Ya se habían alejado y Anthony se deslizaba en la dirección opuesta, cuando vio venir a los otros dos generales y recuperó a toda prisa su rincón sombrío. Desde allí distinguió el acento vinoso de Queipo de Llano.
– Emilio, si esperamos a que Franquito se decida, nos darán las uvas. Por exceso de tino nos ganarán la mano los bolcheviques, y entonces ya me dirás tú cómo lidiamos ese toro. Créeme, Emilio: el que da primero da dos veces.
– No es fácil coordinar a tanta gente. Hay mucha indecisión y mucha prudencia.
– Entonces, no coordinemos. Echa a la calle a los requetés, Emilio. Si hay una escabechina, se acabarán las vacilaciones. En lo esencial, todo el mundo está de acuerdo. El lastre son las discrepancias y las rencillas personales. Por no hablar del canguelo de algunos. O de la ambición de otros: Sanjurjo quiere dirigir la sublevación; Goded espera lo mismo, y Franquito, a la chita callando, se alzará con el santo y la limosna si no andamos listos. Si tú no tomas el mando, no iremos a ninguna parte, Emilio, te lo digo yo.
– Te escucho, Gonzalo, pero no conviene precipitarse. Tú todo lo arreglas a cañonazos y aquí la cosa tiene su complejidad.
El general Mola se detuvo en seco y su acompañante, que le llevaba agarrado del brazo, dio un traspié. Temeroso de haber incurrido en la desaprobación de quien tácitamente ostentaba la máxima autoridad en el triunvirato de los conjurados, Queipo de Llano interrogó a Mola con la mirada. Este le impuso silencio llevándose el índice a los labios. Luego extendió el brazo y señaló un objeto en el suelo, apenas visible en la penumbra del corredor.
– ¡Cáspita! ¿Qué es eso?
Mola se ajustó los anteojos y dobló la cintura.

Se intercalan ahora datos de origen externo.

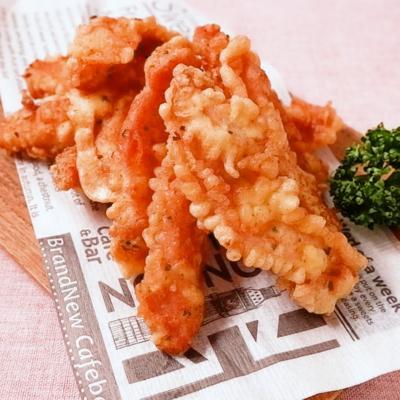 鶏むね肉でサクサクのハーブチキンフィンガー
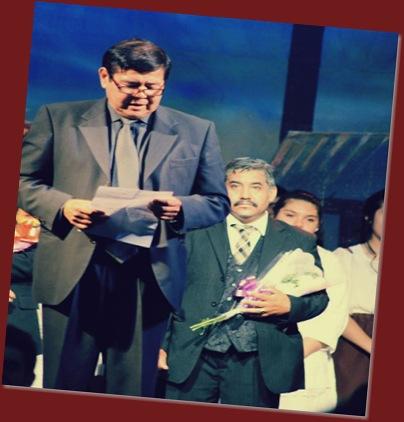CARLOS MORALES OOPERA DIRECTOR GENERAL CAVALLERIA RUSTICANA 2012 (5)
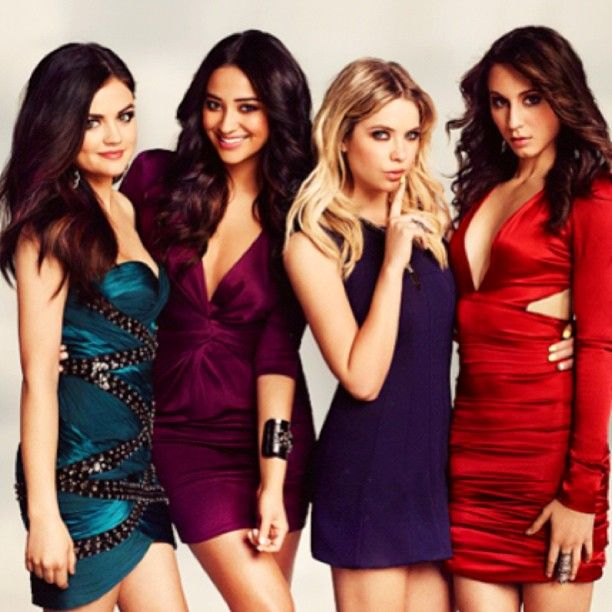 Cast of Pretty Little Liars ❤ Troian Bellisario (Spencer) Lucy Hale (Aria) Ashley Benson (Hanna) Shay Mitchell (Emily)
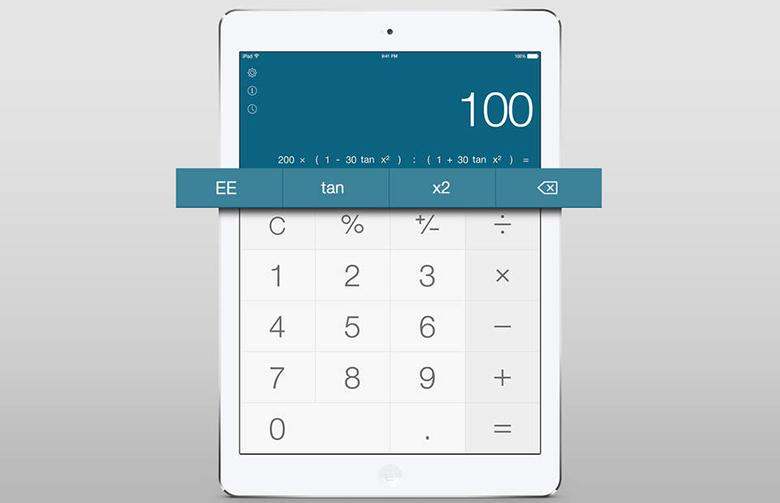 Calc-One-Cientifica-iPad-iPad-mini
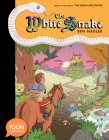 The White Snake: A Toon Graphic Cover Image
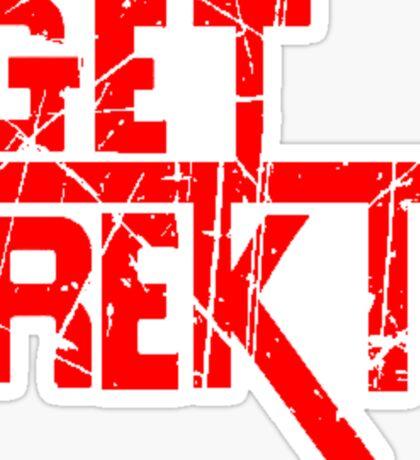 Rekt - ONE:Print Sticker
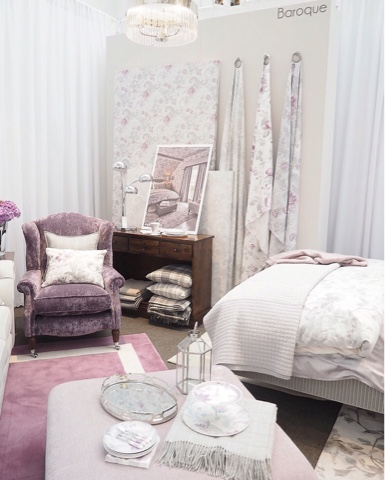 Laura Ashley Press Day Aw The Dainty Dress Diaries - Laura ashley living room purple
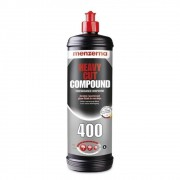Menzerna FG400 Heavy Cut Compound 1lt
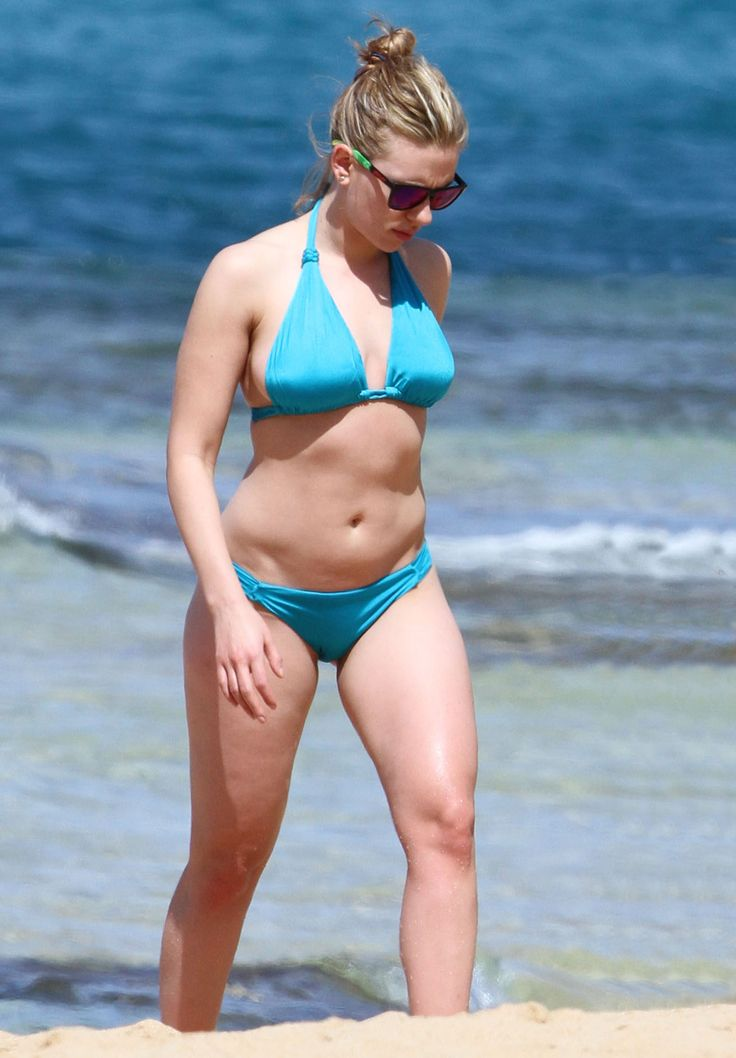 Bikini 49. Scarlett Johansson nudes (92 images) Sexy, 2017, cleavage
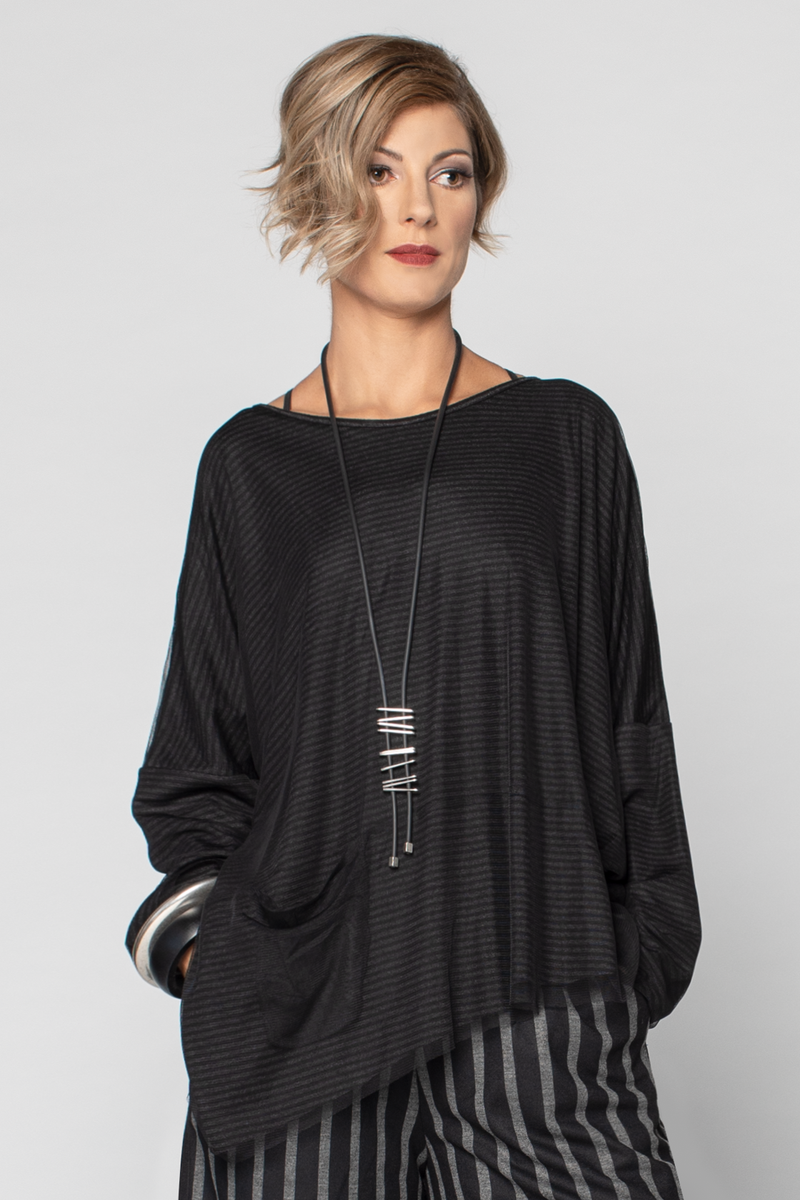LUUKAA Verona Tunic in Black Mesh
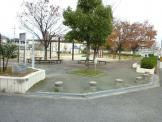 焼野南公園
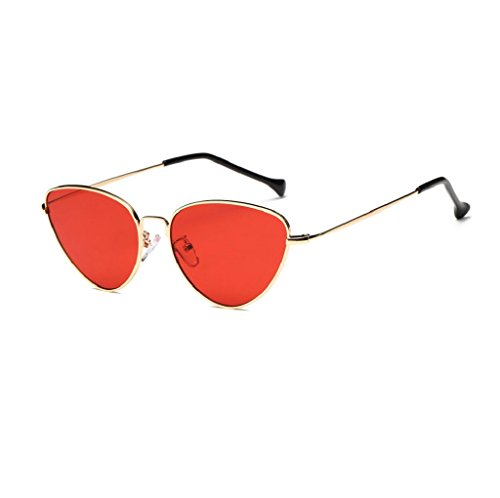 VIASA Women Men Summer Vintage Cat Eye Glasses Unisex Fashion Aviator Travel Sunglasses (Red, - Buy Glasses Vintage To Where Frames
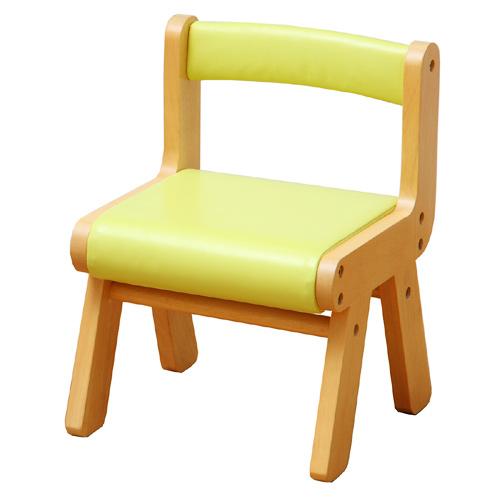 Nakids ネイキッズ チェア 子供部屋 キッズ 正規激安 椅子 収納 インテリア 収納送料無料 送料無料 新品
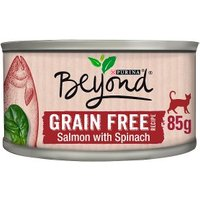 Beyond Grain Free Cat Food Salmon with Spinach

– Parece un trapo ensangrentado -dijo sin tocarlo.
– Lo habrá dejado caer algún sirviente.
– ¿En una casa de tanto copete? Ni lo sueñes, Gonzalo.
– ¿Pues cómo lo interpretas?
– Déjame pensar -dijo el experto ajedrecista.
Anthony comprobó con espanto que el inquietante hallazgo no era sino su propio pañuelo: lo llevaba anudado a la mano desde que un rato antes se había lastimado al rozar la pared del muro y luego, distraído por tantos y tan diversos incidentes, había olvidado su existencia y no había reparado en que se le caía.
Los generales seguían perplejos.
– ¿Nos estarán espiando? -dijo Queipo de Llano llevándose la mano al bolsillo de la chaqueta y sacando una pistola.
– No creo, ¡y guarda ese cacharro, hombre!
– A lo mejor el cuento del cojitranco no era tan falso como parecía.
– Investiguemos. Tú ve hacia atrás y yo sigo por donde veníamos. Si alguien merodea, lo rodearemos y lo reduciremos. Si te encuentras con Paco, ponle al corriente.